Je l'ai pensé tout haut. Il avale une gorgée, pose son verre, puis m'adresse un sourire. Il s'avance vers moi, sa paume se cale sur ma hanche. Je ne sursaute pas. Je l'attendais.
— Tu es en dehors des normes, oui. Différente, oui. Mais qui ne l'est pas ? Et dans ta différence... tu es une belle personne, Corinne. Tu te souviens de l'exercice ?
— Je suis belle, murmuré-je en jetant un coup d'œil au bureau.
— C'est ça. Tu dois te dire ça. Pas seulement quand tu baises un gars. Tu l'es sans arrêt. Tu l'es sur toutes mes photos. Le dégoût de ton corps ne se justifie pas, il est dans ta tête. Moi, je n'ai pas pitié de toi et je trouve triste que tu associes ta beauté aux gestes dégradants.

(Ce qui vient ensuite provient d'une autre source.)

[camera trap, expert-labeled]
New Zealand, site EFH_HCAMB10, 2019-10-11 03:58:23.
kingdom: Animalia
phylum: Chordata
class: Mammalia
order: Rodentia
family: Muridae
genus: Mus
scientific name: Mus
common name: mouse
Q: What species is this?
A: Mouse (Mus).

Son nez est contre le mien. Je l'affronte, lui et ses propos qui me secouent le cœur. Son sourire revient et son murmure reprend, tandis qu'il scrute mes lèvres.
— Tu ne recules pas. C'est que tu te méfies peu de moi, non ? Tu m'as dit la vérité, tu as prouvé ta confiance. Je... je vais faire de même. Suis-moi.
Il s'éloigne sans avoir franchi la limite. Stupéfaite, je lui emboite le pas jusque dans... sa chambre ?
— Tu vas vite en besogne !
Mike éclate de rire. Au moins, je l'ai un peu détendu, le pauvre est si crispé. Il se tourne vers moi, debout au pied de son lit. Il désigne des éléments cachés dans un coin, entre sa garde-robe et le mur. Béquilles, gadot, grosses chaussures noires, des espèces de genouillères, aussi ou de supports pour le bas des jambes, vu leurs dimensions.
— Corinne, je ne me confie pas beaucoup à ce sujet et je suis... effrayé, avant même de commencer, alors je t'en prie, ne m'interromps pas.